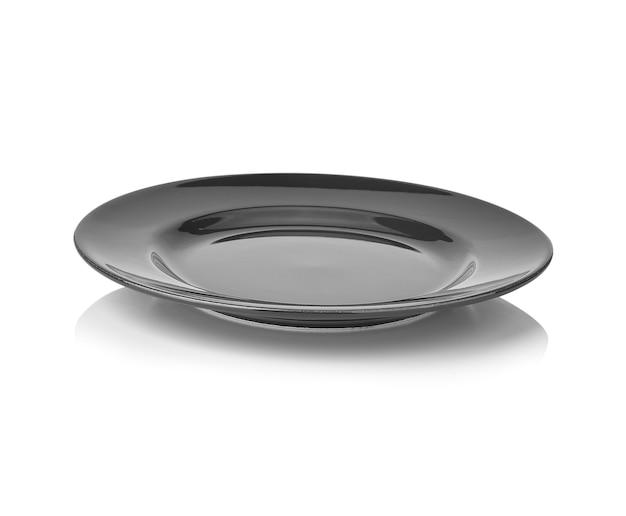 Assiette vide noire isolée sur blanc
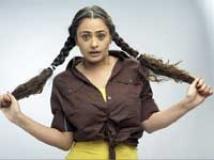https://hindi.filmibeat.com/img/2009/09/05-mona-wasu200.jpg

········

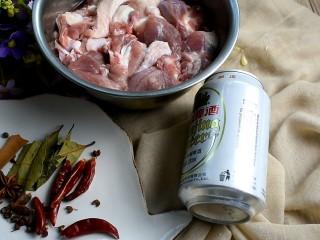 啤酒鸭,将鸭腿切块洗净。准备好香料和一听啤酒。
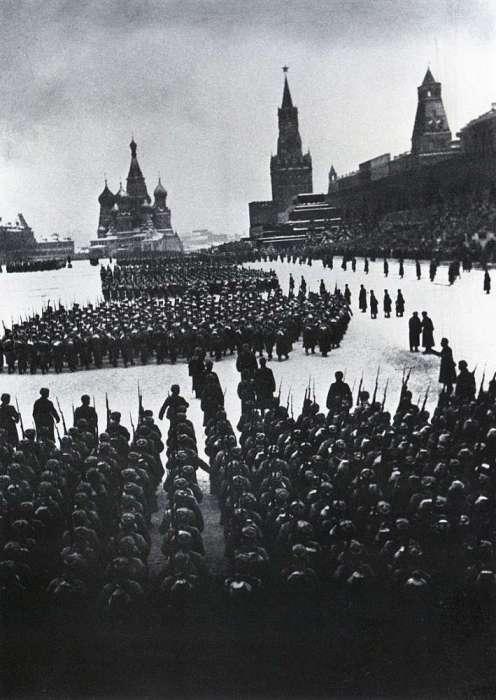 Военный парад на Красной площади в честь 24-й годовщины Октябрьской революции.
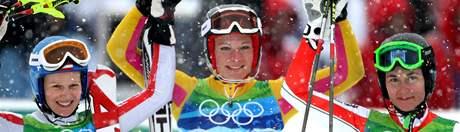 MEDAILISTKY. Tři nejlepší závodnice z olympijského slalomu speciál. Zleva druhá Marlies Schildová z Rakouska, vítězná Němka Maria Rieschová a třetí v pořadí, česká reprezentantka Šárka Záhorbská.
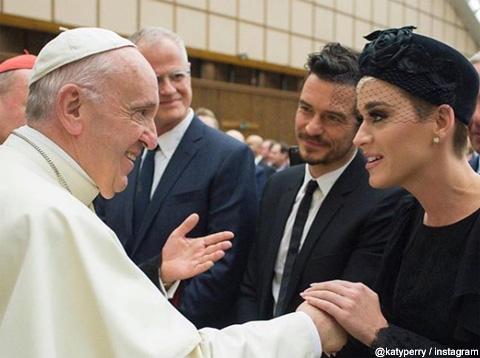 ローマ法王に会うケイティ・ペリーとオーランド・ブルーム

········

■ Work required: Nothing but the lines above from the one that has "Assiette vide noire isolée sur blanc" down to the one that has "https://hindi.filmibeat.com/img/2009/09/05-mona-wasu200.jpg" belongs in the answer, copied exactly, without pictures.

■ Task answer:
 Assiette vide noire isolée sur blanc
https://hindi.filmibeat.com/img/2009/09/05-mona-wasu200.jpg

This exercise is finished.